Intelligent discourse and discussion of ideas is not easy.  It requires observation and careful gathering of facts.  Think of these as the ingredients for a recipe.  A cook will gather the ingredients first, carefully measure out each one and compare the recipe to their own tastes, experience and current needs.  The cook may then follow the recipe or make adjustments for taste and or quantity.  The ingredients (or facts) must come first.  Then they can be combined according to the directions to create the meal (or opinion).  Gathering the right ingredients can be a hassle.  I know people who are quick to make substitutions for ingredients they may not have.  Some people just use off brands or lesser quality ingredients than the recipe desires.  Others will leave out things they don’t like or they’ll cut the sugar or use low fat substitutes.  When we think of gathering the facts some of us will allow technology to make us lazy.  We’re already on Facebook anyway, so why not just rely on what we see there as our factual information?  That inflammatory headline that links to an article about that terrible candidate?  Heck, I don’t even need to click on that one.  I’ll just read the headline and file it away with my “facts” about that person.  I’ll also wonder how anyone could justify voting for someone who kicks puppies like the article said.  Now you’ve used two cups of saccharine instead of two cups of sugar.  Your cookies are going to taste terrible.  Facebook, internet articles, things we hear people say, these are all substitutes for real facts.  These are all things that prevent us from having intelligent discourse with those who may have different opinions. 

Fact checking is hard.  Name calling is easy. 

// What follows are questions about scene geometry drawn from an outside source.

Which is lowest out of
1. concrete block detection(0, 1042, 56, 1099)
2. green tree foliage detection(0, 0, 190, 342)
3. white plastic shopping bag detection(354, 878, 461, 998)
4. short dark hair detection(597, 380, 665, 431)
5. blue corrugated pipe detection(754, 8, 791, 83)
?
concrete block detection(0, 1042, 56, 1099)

It’s also very easy to just put on someone else’s beliefs and wear them as your own.  That requires much less cranial effort than investigating different ideas, researching facts through reliable sources and synthesizing that information into your own beliefs.  But you are not Fox News.  You are not CNN.  You are not the very opinionated dude on talk radio and you are NOT Kanye West.  You are a human who was raised with a very specific set of values and beliefs acted out around you as you grew through your younger years.  You are a human who then grew old enough to ask questions and began to figure some things out for yourself.  You are a human who grew into an adult who is expected to have their own set of values and beliefs based on a mixture of all that history, research and that ever-important element:  life experience.  With all that very individual history mixed up together, there’s just no way your values and beliefs line up exactly with anyone else’s.  You can’t cut and paste your beliefs.

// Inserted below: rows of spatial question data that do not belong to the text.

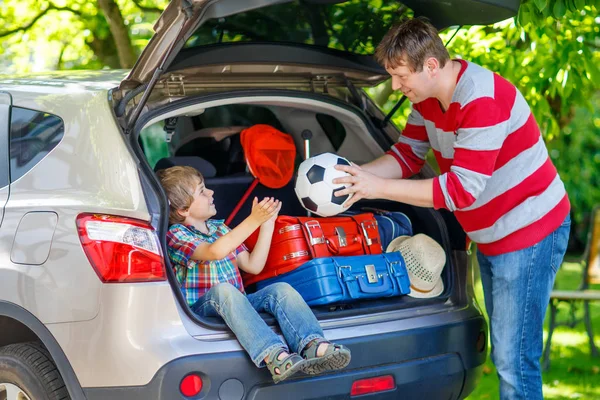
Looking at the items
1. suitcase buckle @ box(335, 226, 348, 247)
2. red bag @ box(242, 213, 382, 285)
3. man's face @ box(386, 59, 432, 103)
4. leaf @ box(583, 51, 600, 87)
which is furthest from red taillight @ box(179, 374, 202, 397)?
leaf @ box(583, 51, 600, 87)

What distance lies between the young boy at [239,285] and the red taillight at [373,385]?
6.9 inches

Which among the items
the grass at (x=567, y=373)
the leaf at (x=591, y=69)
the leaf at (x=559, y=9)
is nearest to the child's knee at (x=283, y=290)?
the leaf at (x=559, y=9)

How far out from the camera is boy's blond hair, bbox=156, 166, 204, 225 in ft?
12.1

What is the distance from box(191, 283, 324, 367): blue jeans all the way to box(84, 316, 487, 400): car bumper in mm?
82

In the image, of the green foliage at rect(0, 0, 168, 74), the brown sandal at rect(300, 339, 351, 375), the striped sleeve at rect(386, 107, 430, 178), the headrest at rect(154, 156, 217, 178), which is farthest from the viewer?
the green foliage at rect(0, 0, 168, 74)

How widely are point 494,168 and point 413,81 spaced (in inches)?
19.0

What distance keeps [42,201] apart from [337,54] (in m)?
1.61

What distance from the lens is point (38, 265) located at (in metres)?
3.10

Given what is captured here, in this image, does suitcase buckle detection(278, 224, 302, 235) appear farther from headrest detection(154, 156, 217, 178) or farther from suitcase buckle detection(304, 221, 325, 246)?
headrest detection(154, 156, 217, 178)

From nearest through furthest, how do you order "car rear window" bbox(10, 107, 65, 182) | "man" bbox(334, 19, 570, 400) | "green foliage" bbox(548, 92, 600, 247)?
"car rear window" bbox(10, 107, 65, 182), "man" bbox(334, 19, 570, 400), "green foliage" bbox(548, 92, 600, 247)

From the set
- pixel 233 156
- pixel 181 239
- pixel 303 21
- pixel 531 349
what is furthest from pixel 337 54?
pixel 531 349

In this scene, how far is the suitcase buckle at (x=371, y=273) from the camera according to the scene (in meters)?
3.63

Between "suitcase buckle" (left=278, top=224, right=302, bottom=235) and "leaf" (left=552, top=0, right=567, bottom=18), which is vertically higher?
"leaf" (left=552, top=0, right=567, bottom=18)

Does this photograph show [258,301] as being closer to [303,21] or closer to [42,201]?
[42,201]
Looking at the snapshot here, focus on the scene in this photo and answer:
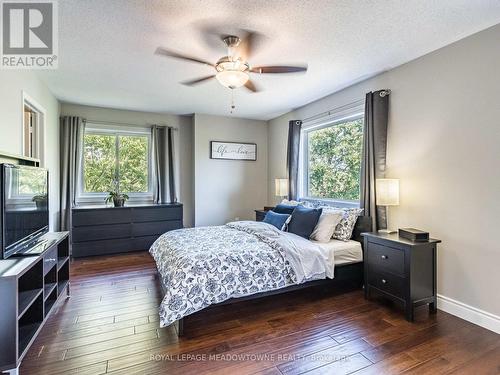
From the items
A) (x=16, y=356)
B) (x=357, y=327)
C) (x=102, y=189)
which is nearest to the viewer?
(x=16, y=356)

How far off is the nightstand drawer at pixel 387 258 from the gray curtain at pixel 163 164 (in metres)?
3.80

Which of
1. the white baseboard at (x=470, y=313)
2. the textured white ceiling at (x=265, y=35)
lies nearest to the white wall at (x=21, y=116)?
the textured white ceiling at (x=265, y=35)

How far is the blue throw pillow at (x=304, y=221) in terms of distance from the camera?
3371 millimetres

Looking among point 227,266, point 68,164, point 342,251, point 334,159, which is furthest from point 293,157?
point 68,164

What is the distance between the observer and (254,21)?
224cm

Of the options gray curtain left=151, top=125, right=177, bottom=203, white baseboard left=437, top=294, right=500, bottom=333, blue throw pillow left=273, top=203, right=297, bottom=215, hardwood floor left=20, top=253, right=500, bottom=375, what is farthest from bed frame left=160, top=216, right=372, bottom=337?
gray curtain left=151, top=125, right=177, bottom=203

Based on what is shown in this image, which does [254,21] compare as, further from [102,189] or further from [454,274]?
[102,189]

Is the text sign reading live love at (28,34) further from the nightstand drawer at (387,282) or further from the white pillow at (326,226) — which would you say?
the nightstand drawer at (387,282)

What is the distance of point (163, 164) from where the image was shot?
5.30m

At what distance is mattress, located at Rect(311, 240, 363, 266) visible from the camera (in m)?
3.04

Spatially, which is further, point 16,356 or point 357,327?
point 357,327

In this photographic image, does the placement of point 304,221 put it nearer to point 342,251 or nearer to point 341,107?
point 342,251

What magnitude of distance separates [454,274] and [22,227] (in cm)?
398

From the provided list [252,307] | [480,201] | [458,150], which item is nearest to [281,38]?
[458,150]
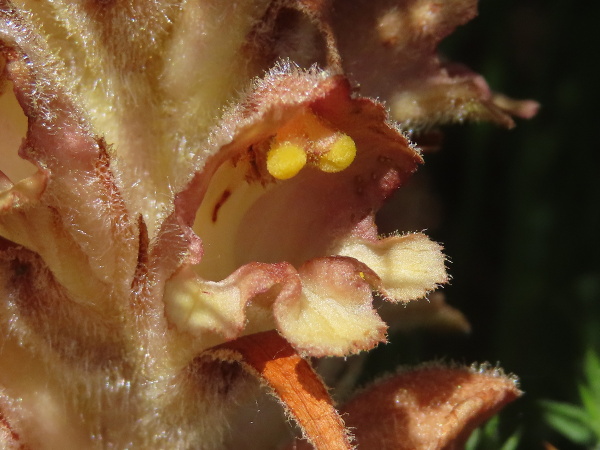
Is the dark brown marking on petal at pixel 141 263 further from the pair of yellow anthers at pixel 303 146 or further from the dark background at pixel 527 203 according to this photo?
the dark background at pixel 527 203

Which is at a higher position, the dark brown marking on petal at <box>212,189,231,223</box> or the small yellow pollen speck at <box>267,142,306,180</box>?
the small yellow pollen speck at <box>267,142,306,180</box>

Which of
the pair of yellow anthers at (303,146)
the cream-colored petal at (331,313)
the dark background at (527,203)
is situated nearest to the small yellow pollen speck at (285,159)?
→ the pair of yellow anthers at (303,146)

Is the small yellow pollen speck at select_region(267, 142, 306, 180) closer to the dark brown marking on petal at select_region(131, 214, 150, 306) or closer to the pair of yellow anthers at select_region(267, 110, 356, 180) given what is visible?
the pair of yellow anthers at select_region(267, 110, 356, 180)

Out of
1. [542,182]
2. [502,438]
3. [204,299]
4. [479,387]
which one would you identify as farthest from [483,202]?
[204,299]

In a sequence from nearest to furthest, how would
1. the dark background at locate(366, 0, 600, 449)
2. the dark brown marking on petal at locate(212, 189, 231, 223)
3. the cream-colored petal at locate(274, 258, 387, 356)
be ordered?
the cream-colored petal at locate(274, 258, 387, 356) < the dark brown marking on petal at locate(212, 189, 231, 223) < the dark background at locate(366, 0, 600, 449)

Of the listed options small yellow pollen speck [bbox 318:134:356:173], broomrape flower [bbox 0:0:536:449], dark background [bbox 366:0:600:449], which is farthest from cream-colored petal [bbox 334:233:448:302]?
dark background [bbox 366:0:600:449]

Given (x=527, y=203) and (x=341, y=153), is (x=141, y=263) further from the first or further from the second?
(x=527, y=203)

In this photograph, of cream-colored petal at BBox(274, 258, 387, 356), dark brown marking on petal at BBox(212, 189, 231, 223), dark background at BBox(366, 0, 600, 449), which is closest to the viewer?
cream-colored petal at BBox(274, 258, 387, 356)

You may also wish to consider the very real possibility that you may eventually change your mind about something.  I know it seems so unlikely when you have such passionate allegiance to your ideas right now.  But that’s what life does to us; it changes us.  Remember, at one point in human history we were certain that the sun revolved around the Earth.  We were also certain that the Earth was flat.  Heck, not so long ago some of the greatest medical minds were convinced that if you were feeling bad they just needed to cut you open and let you bleed out all the bad stuff.

From this side of these archaic ideas, they seem silly to us.  In the same way, at some point in your life you will look back at what you believed in 2016 and you’ll laugh at how naïve you were.  You’ll discover that those people you thought were idiots because of their beliefs are now your friends.  And they’ll seem a whole lot wiser then.

We’re not going to agree on everything.  Ever.  Perhaps though, we could decide to agree on this one thing:  Let’s agree to respect disagreement.  Different is not bad.  Different is not dumb.  Different is just different.  And as I told my 10 year old last week, if everyone was exactly alike this world would be a very boring place.